I am in the jails almost every day. I can tell you what inmates fight about, and it’s not about skin color. They fight about who should get the bottom bunk, who should retrieve their food first, who uses the phone and who controls the dispensing of toilet paper.

Yes, race has become a visible and unavoidable part of the power structure in the jails. But only when tension is allowed to peak -- as it has now -- does chaos follow.

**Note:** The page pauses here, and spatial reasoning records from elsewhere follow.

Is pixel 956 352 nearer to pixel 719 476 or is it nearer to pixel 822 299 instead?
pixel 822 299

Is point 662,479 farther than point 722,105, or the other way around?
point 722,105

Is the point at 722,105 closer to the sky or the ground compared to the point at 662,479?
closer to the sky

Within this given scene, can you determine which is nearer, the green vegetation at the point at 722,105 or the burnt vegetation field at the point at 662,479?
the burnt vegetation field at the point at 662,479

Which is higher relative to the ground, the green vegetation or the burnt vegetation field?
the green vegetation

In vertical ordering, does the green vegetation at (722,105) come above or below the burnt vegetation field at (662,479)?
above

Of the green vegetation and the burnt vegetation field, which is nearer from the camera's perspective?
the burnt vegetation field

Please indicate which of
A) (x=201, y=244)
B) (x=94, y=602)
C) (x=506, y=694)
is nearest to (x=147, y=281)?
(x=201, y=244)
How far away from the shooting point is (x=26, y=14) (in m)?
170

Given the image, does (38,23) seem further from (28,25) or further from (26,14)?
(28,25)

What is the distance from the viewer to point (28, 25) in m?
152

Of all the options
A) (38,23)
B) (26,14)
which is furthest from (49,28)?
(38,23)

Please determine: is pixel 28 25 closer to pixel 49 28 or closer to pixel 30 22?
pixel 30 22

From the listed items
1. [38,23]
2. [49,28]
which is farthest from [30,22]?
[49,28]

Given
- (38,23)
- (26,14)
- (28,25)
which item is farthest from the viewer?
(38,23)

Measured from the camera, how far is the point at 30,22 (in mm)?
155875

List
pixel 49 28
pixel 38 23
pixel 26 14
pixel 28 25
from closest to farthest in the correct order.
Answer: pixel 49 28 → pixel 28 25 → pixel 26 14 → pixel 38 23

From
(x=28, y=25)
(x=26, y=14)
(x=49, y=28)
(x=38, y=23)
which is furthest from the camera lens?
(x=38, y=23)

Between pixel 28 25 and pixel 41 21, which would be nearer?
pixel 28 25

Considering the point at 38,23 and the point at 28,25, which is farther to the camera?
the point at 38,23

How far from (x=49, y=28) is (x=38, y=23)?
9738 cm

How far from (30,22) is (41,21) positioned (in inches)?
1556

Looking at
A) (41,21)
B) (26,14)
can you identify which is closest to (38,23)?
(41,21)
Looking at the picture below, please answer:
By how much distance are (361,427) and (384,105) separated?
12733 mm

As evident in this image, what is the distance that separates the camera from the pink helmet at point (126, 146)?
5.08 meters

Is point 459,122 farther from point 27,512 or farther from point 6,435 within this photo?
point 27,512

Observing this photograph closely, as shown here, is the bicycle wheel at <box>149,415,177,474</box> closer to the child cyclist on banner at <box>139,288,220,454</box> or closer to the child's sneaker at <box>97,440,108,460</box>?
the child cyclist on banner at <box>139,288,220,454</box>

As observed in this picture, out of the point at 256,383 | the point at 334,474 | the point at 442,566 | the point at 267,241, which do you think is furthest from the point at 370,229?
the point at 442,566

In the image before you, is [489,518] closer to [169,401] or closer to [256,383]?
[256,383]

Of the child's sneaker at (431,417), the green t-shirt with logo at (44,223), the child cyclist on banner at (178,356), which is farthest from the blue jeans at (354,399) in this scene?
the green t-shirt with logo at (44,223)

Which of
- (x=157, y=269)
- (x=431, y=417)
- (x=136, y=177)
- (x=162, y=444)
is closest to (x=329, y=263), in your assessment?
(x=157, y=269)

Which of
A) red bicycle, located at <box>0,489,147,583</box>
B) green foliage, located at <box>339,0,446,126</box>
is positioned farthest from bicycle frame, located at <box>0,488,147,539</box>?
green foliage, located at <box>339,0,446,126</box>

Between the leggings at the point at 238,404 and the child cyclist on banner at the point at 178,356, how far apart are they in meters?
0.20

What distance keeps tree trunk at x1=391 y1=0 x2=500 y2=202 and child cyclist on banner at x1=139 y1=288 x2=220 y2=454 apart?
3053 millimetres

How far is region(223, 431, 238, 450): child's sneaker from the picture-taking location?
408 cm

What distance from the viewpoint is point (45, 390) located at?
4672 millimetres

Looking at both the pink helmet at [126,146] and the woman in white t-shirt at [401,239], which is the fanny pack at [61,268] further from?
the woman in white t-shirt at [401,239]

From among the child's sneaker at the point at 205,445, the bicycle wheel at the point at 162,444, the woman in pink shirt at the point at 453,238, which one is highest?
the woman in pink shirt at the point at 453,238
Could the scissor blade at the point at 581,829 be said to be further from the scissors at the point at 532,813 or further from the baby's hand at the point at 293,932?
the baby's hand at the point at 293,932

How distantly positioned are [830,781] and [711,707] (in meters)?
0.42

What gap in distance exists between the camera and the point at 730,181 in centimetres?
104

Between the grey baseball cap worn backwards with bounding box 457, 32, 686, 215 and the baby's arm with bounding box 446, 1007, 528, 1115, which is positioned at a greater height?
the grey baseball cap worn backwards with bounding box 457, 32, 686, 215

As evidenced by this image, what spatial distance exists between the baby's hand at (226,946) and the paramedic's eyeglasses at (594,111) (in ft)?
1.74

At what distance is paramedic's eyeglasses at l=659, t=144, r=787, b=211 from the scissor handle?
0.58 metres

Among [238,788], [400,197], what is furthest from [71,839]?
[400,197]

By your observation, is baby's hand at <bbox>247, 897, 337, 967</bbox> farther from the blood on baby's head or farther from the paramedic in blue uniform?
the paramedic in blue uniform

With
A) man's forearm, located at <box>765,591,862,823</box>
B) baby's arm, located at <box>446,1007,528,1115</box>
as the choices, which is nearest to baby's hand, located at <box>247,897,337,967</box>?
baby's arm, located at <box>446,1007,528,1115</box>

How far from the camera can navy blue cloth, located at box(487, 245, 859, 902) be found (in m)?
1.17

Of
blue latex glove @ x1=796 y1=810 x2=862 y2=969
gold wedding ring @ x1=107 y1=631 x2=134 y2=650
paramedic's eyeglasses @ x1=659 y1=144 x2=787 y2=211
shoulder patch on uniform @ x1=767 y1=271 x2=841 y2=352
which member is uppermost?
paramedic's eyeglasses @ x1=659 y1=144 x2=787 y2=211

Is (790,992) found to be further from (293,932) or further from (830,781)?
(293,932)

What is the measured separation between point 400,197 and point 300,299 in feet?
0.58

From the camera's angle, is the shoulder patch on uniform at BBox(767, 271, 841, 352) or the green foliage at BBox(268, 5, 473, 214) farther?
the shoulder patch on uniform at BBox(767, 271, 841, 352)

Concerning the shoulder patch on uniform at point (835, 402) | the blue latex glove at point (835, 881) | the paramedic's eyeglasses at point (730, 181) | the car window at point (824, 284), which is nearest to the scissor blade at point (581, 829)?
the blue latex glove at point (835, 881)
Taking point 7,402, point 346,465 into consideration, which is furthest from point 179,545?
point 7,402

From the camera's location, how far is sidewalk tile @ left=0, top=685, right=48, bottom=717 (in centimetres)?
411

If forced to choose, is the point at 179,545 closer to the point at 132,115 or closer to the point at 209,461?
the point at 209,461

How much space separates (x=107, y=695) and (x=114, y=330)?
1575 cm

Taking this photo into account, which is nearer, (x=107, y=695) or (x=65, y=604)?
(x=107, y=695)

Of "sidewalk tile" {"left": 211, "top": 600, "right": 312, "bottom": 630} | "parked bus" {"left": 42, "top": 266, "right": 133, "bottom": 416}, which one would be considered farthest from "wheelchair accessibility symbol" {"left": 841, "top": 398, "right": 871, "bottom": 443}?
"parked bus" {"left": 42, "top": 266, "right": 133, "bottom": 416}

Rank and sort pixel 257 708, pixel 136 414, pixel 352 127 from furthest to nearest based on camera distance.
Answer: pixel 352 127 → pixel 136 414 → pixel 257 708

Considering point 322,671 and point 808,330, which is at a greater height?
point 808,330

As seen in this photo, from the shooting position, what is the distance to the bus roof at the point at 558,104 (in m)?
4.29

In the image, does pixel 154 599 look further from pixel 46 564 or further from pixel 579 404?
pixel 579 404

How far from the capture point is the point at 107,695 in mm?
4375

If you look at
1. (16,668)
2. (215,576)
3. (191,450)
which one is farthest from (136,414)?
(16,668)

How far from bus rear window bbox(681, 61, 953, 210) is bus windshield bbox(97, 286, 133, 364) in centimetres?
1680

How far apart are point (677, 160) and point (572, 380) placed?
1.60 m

Last week, for instance, when half-century-old plumbing broke at the East Facility at Pitchess Detention Center in Castaic, sheriff’s deputies rushed to move 1,200 inmates to neighboring facilities. As a result, there were 500 extra inmates at the North County Correctional Facility on Saturday when the first wave of violence broke out. Tension was at an all-time high. Deputies were greatly outnumbered. Even before the violence began, inmates had warned of the possibility of riots and had begged authorities for help.

Instead, the situation was allowed to deteriorate, and riots broke out over several days. The violence involved as many as 2,000 inmates, who threw bunk beds over balconies and fought one another with fists and whatever weapons they could find. One inmate died and nearly 90 were injured.

The situation did not have to escalate to this level. The Sheriff’s Department’s budget has almost doubled from $1.1 billion to $1.9 billion -- and the budget for jails has grown about 75% -- in the last 10 years. But with facilities literally falling apart and high-risk, sometimes violent inmates packed into cells designed for far fewer and far less dangerous inmates, the sheriff has been unable to recruit new staff for jobs that have little to offer besides long hours and grueling conditions.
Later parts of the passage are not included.